[ASSIGNED TASK]: For each record that follows, write out an identical copy.

*-*-*

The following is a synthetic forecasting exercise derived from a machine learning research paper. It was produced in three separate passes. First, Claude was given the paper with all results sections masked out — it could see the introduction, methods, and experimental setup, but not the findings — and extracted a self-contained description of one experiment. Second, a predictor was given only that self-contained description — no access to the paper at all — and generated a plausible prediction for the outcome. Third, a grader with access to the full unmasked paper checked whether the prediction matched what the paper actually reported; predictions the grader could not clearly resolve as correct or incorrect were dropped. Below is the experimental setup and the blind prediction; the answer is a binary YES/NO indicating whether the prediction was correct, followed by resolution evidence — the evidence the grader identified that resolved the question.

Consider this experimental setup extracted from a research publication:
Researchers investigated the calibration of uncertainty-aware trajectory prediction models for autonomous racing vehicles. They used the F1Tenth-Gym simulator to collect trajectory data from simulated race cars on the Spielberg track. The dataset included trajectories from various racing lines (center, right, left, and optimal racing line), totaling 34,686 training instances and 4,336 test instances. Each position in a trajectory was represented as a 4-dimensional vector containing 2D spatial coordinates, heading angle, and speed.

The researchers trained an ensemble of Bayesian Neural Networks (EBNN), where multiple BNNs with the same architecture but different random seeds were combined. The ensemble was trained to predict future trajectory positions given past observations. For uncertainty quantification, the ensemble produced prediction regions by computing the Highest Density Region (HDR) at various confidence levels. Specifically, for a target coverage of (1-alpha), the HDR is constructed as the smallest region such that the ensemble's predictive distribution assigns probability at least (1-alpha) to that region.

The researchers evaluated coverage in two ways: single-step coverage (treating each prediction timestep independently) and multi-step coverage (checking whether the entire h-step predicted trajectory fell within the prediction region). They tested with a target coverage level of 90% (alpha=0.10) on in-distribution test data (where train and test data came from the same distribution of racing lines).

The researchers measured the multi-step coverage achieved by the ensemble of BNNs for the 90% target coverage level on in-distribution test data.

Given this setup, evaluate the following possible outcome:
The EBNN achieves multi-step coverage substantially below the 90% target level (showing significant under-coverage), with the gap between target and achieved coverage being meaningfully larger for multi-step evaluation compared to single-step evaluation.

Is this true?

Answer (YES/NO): YES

*-*-*

[RESPONSE]:
The following is a synthetic forecasting exercise derived from a machine learning research paper. It was produced in three separate passes. First, Claude was given the paper with all results sections masked out — it could see the introduction, methods, and experimental setup, but not the findings — and extracted a self-contained description of one experiment. Second, a predictor was given only that self-contained description — no access to the paper at all — and generated a plausible prediction for the outcome. Third, a grader with access to the full unmasked paper checked whether the prediction matched what the paper actually reported; predictions the grader could not clearly resolve as correct or incorrect were dropped. Below is the experimental setup and the blind prediction; the answer is a binary YES/NO indicating whether the prediction was correct, followed by resolution evidence — the evidence the grader identified that resolved the question.

Consider this experimental setup extracted from a research publication:
Researchers investigated the calibration of uncertainty-aware trajectory prediction models for autonomous racing vehicles. They used the F1Tenth-Gym simulator to collect trajectory data from simulated race cars on the Spielberg track. The dataset included trajectories from various racing lines (center, right, left, and optimal racing line), totaling 34,686 training instances and 4,336 test instances. Each position in a trajectory was represented as a 4-dimensional vector containing 2D spatial coordinates, heading angle, and speed.

The researchers trained an ensemble of Bayesian Neural Networks (EBNN), where multiple BNNs with the same architecture but different random seeds were combined. The ensemble was trained to predict future trajectory positions given past observations. For uncertainty quantification, the ensemble produced prediction regions by computing the Highest Density Region (HDR) at various confidence levels. Specifically, for a target coverage of (1-alpha), the HDR is constructed as the smallest region such that the ensemble's predictive distribution assigns probability at least (1-alpha) to that region.

The researchers evaluated coverage in two ways: single-step coverage (treating each prediction timestep independently) and multi-step coverage (checking whether the entire h-step predicted trajectory fell within the prediction region). They tested with a target coverage level of 90% (alpha=0.10) on in-distribution test data (where train and test data came from the same distribution of racing lines).

The researchers measured the multi-step coverage achieved by the ensemble of BNNs for the 90% target coverage level on in-distribution test data.

Given this setup, evaluate the following possible outcome:
The EBNN achieves multi-step coverage substantially below the 90% target level (showing significant under-coverage), with the gap between target and achieved coverage being meaningfully larger for multi-step evaluation compared to single-step evaluation.

Is this true?

Answer (YES/NO): YES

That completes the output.